» **Consigne écrite 1**
Imprimez le passage du texte sur le jardin sobre en eau situé entre « Le réchauffement climatique » et « d’une sécheresse prolongée. », ces deux extrémités incluses.
» **Consigne écrite 2**
Répondez à ces questions d'après le texte sur le jardin sobre en eau.
(a) Pour quelle raison une pelouse n'a-t-elle pas sa place dans ce jardin ?
(b) Dans quelle circonstance le texte dit-il qu'il faut arroser ?
(c) Que se passe-t-il si l'on privilégie les feuillages persistants ?

» **Texte fourni**
·····

Le réchauffement climatique et la crise de l’eau remettent en cause le modèle traditionnel du jardin ornemental, invitant à une nouvelle approche : le jardin sobre en eau ou jardin méditerranéen. On parle parfois de ‘jardin sec’, ce qui est un peu excessif car il y a des circonstances où il faut arroser, comme lors d’une sécheresse prolongée.
Plantes chameaux
Une pelouse, trop gourmande en eau, n’y a pas sa place.
Les plantes chameaux viennent des zones arides de la planète : rives de la Méditerranée et de la Mer Noire, Asie Centrale, Californie et états voisins, Mexique, Chili … La plupart ont échappé aux modes horticoles et ont gardé un look sauvage et authentique. Si on privilégie les feuillages persistants, le jardin reste beau en hiver et fournit un abri 12 mois sur 12 à la petite faune.

·····

» **Données**
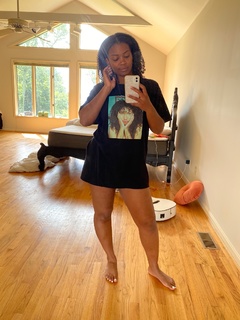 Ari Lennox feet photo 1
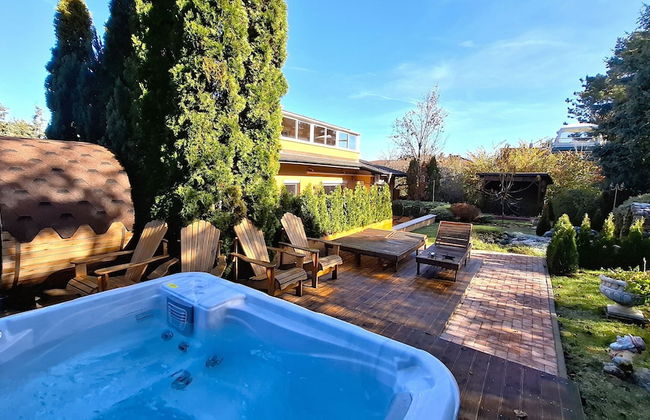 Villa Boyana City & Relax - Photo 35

·····

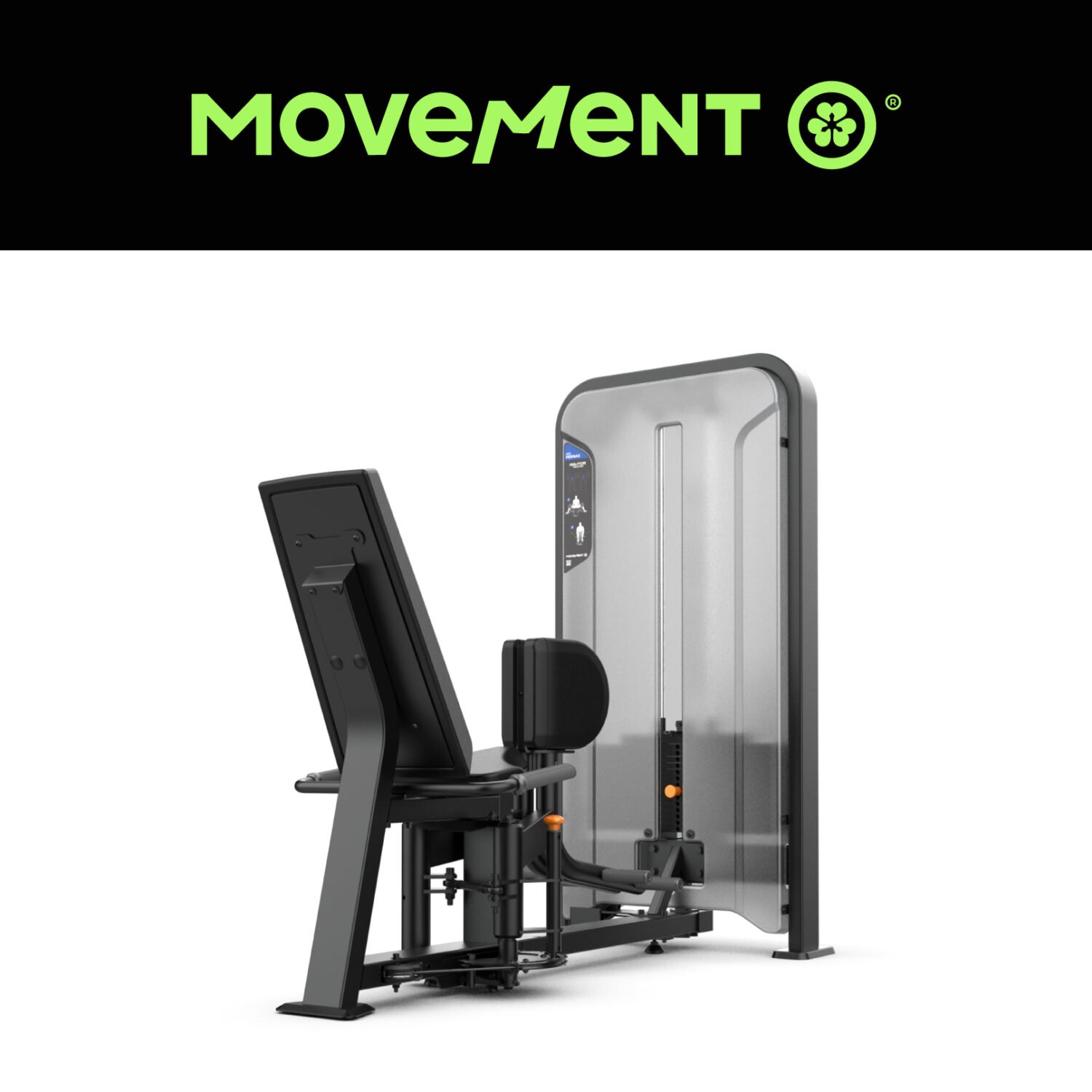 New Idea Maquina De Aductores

·····

» **Réponse écrite 1**
Le réchauffement climatique et la crise de l’eau remettent en cause le modèle traditionnel du jardin ornemental, invitant à une nouvelle approche : le jardin sobre en eau ou jardin méditerranéen. On parle parfois de ‘jardin sec’, ce qui est un peu excessif car il y a des circonstances où il faut arroser, comme lors d’une sécheresse prolongée.

» **Réponse écrite 2**
(a) Elle est trop gourmande en eau.
(b) Lors d'une sécheresse prolongée.
(c) Le jardin reste beau en hiver et fournit un abri 12 mois sur 12 à la petite faune.